Tier 1 - according to US News & World Report. Name the law school, the firm, her class ranking, and any political connections she has at those firms.

 
MTx_2012:

Tier 1 - according to US News & World Report. Name the law school, the firm, her class ranking, and any political connections she has at those firms.

Well I would prefer not to give away that information. I do not know where she places but I'd imagine it is near the top 10 percent. She has recieved the highest grade in 3-4 of her classes (which is apparently a big deal in law school).

 
MonkeyInSchool:
MTx_2012:

Tier 1 - according to US News & World Report. Name the law school, the firm, her class ranking, and any political connections she has at those firms.

Well I would prefer not to give away that information. I do not know where she places but I'd imagine it is near the top 10 percent. She has recieved the highest grade in 3-4 of her classes (which is apparently a big deal in law school).

What information - The name of their school? By your own admission you don't even know their class ranking, but you imagine their class ranking. The OP presumably wants legitimate advice and those of us in the legal field who have first hand knowledge are providing it. Save the anecdotal tales for the water-cooler.

 
MTx_2012:
MonkeyInSchool:
MTx_2012:

Tier 1 - according to US News & World Report. Name the law school, the firm, her class ranking, and any political connections she has at those firms.

Well I would prefer not to give away that information.

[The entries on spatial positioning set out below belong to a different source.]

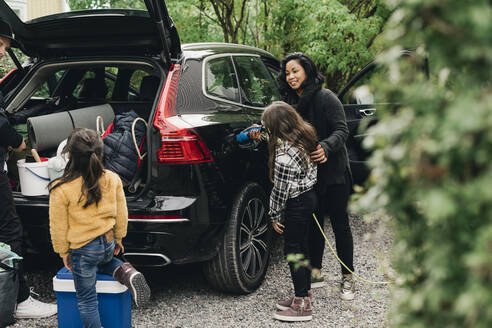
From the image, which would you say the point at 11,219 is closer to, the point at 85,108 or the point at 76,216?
the point at 76,216

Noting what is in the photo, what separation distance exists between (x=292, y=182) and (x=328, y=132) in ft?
1.92

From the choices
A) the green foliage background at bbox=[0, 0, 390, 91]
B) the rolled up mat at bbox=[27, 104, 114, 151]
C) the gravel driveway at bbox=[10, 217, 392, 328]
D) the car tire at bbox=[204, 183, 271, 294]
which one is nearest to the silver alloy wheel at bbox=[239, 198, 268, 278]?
the car tire at bbox=[204, 183, 271, 294]

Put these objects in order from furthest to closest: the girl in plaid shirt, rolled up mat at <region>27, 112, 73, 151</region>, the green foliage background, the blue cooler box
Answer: the green foliage background
rolled up mat at <region>27, 112, 73, 151</region>
the girl in plaid shirt
the blue cooler box

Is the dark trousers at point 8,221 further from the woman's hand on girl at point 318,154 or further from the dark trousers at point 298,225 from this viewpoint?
the woman's hand on girl at point 318,154

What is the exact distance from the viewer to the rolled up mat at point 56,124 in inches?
156

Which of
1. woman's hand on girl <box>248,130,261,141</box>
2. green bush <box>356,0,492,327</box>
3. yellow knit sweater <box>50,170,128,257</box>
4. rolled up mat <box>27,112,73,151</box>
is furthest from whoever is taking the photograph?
rolled up mat <box>27,112,73,151</box>

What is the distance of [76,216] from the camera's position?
115 inches

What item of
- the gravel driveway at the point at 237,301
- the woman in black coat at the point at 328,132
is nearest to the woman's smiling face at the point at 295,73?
the woman in black coat at the point at 328,132

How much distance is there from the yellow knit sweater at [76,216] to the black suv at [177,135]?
Result: 0.34 metres

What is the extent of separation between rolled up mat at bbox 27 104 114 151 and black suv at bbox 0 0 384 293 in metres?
0.03

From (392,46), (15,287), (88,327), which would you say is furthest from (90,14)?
(392,46)

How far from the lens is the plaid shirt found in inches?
136

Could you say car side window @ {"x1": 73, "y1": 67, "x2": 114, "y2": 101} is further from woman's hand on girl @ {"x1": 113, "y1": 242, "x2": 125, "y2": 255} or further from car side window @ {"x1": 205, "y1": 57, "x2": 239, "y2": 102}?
woman's hand on girl @ {"x1": 113, "y1": 242, "x2": 125, "y2": 255}

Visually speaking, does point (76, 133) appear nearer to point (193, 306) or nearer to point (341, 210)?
point (193, 306)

I do not know where she places but I'd imagine it is near the top 10 percent. She has recieved the highest grade in 3-4 of her classes (which is apparently a big deal in law school).

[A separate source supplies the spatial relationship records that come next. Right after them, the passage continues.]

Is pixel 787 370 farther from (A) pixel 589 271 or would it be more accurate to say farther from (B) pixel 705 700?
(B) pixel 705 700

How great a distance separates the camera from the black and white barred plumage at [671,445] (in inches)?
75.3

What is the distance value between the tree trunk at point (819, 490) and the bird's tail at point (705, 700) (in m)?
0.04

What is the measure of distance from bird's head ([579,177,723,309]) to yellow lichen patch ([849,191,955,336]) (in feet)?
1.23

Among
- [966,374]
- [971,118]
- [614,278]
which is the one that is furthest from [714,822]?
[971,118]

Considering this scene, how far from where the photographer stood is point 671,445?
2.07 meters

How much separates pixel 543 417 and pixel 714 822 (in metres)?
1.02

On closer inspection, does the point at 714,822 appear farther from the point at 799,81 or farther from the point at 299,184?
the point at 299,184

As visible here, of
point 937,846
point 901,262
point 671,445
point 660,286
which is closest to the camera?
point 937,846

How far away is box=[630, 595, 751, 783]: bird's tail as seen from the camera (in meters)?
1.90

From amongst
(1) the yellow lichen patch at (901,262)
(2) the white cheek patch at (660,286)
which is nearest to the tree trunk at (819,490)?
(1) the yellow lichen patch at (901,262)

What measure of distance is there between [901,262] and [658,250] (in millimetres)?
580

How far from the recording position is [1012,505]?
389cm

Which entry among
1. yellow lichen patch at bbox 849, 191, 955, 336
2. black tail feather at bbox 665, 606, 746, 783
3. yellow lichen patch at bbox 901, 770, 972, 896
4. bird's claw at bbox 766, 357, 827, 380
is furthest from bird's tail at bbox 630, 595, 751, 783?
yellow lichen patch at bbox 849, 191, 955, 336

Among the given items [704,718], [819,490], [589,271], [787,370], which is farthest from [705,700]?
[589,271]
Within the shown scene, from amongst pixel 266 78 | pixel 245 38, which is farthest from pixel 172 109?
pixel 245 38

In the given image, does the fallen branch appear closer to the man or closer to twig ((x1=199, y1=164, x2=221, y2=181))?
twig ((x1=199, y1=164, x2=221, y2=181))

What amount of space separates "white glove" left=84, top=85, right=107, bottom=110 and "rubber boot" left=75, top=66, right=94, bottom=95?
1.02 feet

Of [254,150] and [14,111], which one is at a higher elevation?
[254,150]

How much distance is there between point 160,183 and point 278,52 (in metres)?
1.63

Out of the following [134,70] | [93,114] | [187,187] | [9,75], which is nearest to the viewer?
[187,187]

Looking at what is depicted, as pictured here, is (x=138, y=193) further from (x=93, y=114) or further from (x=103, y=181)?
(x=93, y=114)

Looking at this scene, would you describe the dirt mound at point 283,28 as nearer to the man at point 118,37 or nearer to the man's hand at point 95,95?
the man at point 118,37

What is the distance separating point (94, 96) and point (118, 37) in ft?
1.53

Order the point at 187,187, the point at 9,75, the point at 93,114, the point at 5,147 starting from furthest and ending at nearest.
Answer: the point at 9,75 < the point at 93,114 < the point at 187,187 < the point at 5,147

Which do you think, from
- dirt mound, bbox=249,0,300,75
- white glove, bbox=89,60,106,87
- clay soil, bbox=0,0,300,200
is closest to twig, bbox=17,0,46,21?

What information - The name of their school? By your own admission you don't even know their class ranking, but you imagine their class ranking. The OP presumably wants legitimate advice and those of us in the legal field who have first hand knowledge are providing it. Save the anecdotal tales for the water-cooler.

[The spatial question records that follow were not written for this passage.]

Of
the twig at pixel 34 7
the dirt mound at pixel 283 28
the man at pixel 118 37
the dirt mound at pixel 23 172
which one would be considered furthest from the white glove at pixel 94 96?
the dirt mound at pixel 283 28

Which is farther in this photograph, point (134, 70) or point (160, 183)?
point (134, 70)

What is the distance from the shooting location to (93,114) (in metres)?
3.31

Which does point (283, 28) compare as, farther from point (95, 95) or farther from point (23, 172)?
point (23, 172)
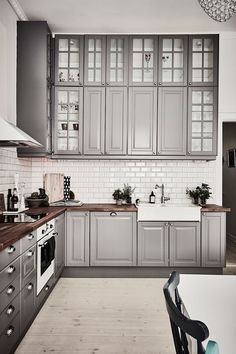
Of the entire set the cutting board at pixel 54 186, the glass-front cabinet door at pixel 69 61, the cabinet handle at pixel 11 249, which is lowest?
the cabinet handle at pixel 11 249

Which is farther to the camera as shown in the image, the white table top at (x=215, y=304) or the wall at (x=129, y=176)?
the wall at (x=129, y=176)

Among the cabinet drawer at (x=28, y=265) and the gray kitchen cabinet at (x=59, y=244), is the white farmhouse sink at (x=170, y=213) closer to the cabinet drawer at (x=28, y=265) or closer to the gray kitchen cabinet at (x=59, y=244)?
the gray kitchen cabinet at (x=59, y=244)

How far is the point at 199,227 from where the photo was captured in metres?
4.32

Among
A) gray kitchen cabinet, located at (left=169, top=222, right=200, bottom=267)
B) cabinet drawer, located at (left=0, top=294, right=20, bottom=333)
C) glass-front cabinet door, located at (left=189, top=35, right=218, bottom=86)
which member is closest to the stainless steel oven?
cabinet drawer, located at (left=0, top=294, right=20, bottom=333)

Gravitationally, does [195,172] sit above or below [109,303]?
above

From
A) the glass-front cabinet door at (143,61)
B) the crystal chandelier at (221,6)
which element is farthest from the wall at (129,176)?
the crystal chandelier at (221,6)

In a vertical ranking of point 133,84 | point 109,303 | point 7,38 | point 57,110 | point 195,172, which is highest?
point 7,38

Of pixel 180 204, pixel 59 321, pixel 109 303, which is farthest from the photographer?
pixel 180 204

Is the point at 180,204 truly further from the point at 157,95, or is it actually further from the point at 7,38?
the point at 7,38

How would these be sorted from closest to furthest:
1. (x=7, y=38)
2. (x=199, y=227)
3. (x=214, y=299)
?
(x=214, y=299), (x=7, y=38), (x=199, y=227)

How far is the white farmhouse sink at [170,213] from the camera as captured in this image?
4.29 m

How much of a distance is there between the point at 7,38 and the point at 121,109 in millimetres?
1603

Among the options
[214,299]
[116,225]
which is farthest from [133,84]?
[214,299]

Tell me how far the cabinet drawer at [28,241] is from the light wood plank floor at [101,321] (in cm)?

Vanderbilt doesn't rank you prick. He doesn't want advice on the legal field genius. If you paid attention instead of talking so much out of your ass you would notice he is asking about how Investment Bankers view a law major.

 

Immature name calling only adds to the fact you know nothing of what you speak. Plus, you contradicted yourself again - Vanderbilt doesn't have rankings? But you wrote earlier you imagine she is in the top 10% of her class. How can that be if Vanderbilt doesn't have rankings?

 
Best Response

Staying out the urinating competition above, I don't know of a law student going directly into IB but it's different here in the US because there isn't an undergrad law degree (to my knowledge). I know of seasoned lawyers who are rainmakers in their own right getting into IB or PE but that's after practicing for some time and making a name for themselves (same goes for some lawyers who are brought in house by real estate developers or investors and shed the law part and get into deal making business end of the business). I know the head of a top group at what's considered the best BB in the states and he originally had a law degree and practiced in his home country but went back and got an MBA from a very good but not top 5 or 7 bschool and he's not doing half bad now. But I think he was also a spy before he went to law school (not kidding).

 

I ask because I feel it genuinely is a really difficult subject - I could be getting 1st (3.7+ GPA) easily if I had taken a humanities or social science class like polisci, but I'm stuck at a 3.3 at the moment.

Thanks everyone - I'm not pursuing a law career in the US as I'm aware that the market is pretty much saturated.

I want to get into IBD and was just wondering how the "difficulty perception" of my major stacks up.

FYI I go to what you can think of as a bottom 1st-tier or top 2nd-tier law school. Compare with Michigan Law.